(Spatial question records)
..............................

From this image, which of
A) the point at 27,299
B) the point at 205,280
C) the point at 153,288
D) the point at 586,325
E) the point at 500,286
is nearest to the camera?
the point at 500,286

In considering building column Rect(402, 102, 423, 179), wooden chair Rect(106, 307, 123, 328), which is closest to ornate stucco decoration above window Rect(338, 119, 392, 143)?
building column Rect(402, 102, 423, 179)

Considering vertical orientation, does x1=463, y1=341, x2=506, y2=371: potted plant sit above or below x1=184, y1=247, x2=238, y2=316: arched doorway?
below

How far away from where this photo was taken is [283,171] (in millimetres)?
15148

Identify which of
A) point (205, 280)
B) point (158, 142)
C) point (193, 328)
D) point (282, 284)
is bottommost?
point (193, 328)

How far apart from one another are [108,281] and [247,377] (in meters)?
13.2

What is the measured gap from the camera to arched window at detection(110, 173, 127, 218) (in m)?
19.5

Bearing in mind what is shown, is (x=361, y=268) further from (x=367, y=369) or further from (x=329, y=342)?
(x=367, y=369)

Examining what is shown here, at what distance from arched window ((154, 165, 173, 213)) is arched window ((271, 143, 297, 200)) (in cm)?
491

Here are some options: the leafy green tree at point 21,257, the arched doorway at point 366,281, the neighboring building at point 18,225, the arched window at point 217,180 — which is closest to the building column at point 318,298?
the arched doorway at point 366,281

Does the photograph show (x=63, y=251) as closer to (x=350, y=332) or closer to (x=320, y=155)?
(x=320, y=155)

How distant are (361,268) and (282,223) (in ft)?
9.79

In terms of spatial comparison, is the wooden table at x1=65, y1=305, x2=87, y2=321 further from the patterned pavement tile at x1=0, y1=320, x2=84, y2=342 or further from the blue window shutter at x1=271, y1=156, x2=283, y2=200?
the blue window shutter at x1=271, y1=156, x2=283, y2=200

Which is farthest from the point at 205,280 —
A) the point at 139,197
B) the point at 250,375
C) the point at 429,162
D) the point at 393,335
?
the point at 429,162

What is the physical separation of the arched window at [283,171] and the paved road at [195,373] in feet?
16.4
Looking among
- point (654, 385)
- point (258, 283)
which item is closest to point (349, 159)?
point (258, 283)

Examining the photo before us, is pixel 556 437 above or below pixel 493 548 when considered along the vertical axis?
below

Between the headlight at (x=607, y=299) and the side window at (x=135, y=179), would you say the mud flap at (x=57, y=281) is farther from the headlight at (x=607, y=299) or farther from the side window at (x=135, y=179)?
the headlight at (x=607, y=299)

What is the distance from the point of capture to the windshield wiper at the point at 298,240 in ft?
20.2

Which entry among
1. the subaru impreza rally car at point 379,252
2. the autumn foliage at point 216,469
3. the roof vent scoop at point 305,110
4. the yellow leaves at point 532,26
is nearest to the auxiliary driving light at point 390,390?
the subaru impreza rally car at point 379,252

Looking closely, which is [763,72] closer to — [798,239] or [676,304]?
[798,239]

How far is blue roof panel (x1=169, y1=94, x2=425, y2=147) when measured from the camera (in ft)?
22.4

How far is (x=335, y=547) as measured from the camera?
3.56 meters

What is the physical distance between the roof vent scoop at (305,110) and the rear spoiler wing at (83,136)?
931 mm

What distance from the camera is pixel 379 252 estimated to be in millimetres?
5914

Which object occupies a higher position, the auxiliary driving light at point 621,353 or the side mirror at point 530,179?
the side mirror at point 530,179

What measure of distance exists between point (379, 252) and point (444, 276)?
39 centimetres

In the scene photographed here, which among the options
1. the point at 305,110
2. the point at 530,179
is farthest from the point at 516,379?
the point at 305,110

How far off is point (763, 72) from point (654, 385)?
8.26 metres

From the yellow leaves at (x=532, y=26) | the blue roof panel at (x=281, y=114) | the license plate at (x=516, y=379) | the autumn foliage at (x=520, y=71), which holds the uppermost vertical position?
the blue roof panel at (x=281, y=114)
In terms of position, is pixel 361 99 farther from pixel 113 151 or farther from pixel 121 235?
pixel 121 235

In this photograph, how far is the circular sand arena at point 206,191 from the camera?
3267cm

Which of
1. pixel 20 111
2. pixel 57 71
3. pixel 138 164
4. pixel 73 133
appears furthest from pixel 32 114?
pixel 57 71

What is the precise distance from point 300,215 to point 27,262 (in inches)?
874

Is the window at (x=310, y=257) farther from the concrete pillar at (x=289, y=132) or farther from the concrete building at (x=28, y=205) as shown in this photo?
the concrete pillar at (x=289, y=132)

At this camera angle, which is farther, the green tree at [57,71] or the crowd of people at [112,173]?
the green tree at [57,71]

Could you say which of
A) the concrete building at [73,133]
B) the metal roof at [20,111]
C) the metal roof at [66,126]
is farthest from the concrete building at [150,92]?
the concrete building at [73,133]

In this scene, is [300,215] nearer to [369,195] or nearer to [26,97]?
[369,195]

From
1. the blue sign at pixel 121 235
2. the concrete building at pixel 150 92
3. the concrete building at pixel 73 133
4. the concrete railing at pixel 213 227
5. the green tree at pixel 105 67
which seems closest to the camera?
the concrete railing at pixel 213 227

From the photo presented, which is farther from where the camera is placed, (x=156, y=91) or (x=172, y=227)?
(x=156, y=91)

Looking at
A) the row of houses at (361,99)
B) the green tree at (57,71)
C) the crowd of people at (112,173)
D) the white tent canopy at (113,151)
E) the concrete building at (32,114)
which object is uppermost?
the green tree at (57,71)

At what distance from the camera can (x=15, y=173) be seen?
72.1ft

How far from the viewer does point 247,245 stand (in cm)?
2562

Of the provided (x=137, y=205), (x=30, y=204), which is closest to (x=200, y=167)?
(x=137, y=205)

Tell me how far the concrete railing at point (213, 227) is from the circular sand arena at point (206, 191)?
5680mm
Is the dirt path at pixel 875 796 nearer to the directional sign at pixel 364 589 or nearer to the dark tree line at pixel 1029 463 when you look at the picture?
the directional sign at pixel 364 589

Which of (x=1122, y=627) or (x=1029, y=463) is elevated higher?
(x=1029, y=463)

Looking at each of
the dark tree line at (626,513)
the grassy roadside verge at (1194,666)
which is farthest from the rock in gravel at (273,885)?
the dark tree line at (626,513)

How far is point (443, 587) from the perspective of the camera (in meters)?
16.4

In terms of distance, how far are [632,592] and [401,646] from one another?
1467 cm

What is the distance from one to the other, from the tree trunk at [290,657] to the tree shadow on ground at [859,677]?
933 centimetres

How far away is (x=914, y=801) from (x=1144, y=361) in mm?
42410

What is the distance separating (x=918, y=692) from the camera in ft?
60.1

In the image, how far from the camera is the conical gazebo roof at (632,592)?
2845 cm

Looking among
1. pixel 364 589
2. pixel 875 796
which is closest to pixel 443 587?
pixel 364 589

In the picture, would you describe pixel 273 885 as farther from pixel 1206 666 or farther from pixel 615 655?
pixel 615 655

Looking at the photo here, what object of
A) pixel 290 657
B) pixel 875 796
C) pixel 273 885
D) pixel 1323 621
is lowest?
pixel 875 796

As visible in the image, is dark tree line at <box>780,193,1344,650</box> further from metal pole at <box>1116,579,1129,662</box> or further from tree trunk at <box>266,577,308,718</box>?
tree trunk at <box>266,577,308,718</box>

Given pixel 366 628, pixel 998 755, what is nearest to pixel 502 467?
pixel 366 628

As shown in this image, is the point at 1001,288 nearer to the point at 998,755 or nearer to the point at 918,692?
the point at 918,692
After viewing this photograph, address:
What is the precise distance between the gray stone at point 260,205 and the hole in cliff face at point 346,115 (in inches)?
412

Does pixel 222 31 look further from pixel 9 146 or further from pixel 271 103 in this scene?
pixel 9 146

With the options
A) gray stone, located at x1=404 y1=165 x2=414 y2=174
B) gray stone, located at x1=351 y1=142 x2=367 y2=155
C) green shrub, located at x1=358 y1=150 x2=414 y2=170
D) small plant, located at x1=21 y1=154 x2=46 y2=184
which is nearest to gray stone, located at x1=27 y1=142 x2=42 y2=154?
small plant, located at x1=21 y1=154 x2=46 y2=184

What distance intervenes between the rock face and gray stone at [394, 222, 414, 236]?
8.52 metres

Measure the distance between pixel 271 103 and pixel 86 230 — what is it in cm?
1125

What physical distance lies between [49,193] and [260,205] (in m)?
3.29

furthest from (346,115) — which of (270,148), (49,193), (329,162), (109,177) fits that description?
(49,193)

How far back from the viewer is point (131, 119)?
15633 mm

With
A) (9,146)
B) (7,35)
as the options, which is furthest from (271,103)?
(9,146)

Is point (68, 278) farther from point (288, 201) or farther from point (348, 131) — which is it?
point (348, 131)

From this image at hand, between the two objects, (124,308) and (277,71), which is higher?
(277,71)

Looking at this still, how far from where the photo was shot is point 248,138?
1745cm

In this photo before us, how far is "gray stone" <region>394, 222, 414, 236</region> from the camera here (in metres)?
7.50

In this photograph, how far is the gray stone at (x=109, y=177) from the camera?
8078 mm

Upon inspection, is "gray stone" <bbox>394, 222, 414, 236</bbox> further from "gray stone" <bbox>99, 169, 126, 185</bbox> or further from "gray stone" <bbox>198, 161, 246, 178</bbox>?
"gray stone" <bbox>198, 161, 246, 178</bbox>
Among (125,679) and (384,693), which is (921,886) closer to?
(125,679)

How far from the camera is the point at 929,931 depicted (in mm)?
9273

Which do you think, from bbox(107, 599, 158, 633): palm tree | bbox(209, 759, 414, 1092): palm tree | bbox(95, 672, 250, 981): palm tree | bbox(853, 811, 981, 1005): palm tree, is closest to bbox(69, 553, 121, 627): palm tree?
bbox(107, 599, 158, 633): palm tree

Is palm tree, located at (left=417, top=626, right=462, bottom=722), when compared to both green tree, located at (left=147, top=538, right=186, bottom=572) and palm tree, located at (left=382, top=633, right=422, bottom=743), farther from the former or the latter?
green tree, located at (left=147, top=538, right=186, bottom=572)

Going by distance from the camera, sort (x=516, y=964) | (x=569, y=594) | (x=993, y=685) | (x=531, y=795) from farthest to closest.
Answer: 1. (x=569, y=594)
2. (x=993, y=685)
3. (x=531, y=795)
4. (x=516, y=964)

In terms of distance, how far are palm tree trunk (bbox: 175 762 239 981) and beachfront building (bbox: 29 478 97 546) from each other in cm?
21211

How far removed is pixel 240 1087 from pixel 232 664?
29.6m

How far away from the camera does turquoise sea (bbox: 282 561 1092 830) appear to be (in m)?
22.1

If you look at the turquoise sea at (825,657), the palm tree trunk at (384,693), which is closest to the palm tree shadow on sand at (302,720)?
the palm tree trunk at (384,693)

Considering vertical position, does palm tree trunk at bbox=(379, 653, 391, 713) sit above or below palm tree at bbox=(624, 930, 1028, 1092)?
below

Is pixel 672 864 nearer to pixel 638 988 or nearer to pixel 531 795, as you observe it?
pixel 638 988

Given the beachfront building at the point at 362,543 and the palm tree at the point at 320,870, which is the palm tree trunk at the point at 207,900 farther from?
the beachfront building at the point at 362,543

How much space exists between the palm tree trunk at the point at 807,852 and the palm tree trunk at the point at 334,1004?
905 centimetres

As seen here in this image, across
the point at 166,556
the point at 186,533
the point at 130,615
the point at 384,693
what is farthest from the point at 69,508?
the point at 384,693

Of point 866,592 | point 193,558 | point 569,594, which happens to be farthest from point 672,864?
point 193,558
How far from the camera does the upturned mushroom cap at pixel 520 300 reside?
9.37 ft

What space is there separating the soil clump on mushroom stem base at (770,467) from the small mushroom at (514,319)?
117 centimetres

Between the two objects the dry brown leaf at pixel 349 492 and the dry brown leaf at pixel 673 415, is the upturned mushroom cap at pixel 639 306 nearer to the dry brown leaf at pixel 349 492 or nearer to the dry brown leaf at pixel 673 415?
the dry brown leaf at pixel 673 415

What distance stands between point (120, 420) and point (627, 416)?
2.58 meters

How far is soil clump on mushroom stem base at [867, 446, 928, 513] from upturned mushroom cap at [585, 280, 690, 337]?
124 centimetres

..............................

■ GIVEN TASK: Starting at the line that contains "What space is", copy each line exactly through the end of the listing above. Include that first line and the last one, and add nothing.

■ TASK ANSWER:
What space is there separating the soil clump on mushroom stem base at (770,467) from the small mushroom at (514,319)?
117 centimetres

Between the two objects the dry brown leaf at pixel 349 492 and the dry brown leaf at pixel 673 415, is the upturned mushroom cap at pixel 639 306 nearer to the dry brown leaf at pixel 349 492 or nearer to the dry brown leaf at pixel 673 415?
the dry brown leaf at pixel 673 415

What distance stands between point (120, 420) and point (627, 416)?
2.58 meters

How far is soil clump on mushroom stem base at [867, 446, 928, 513] from upturned mushroom cap at [585, 280, 690, 337]?
124 centimetres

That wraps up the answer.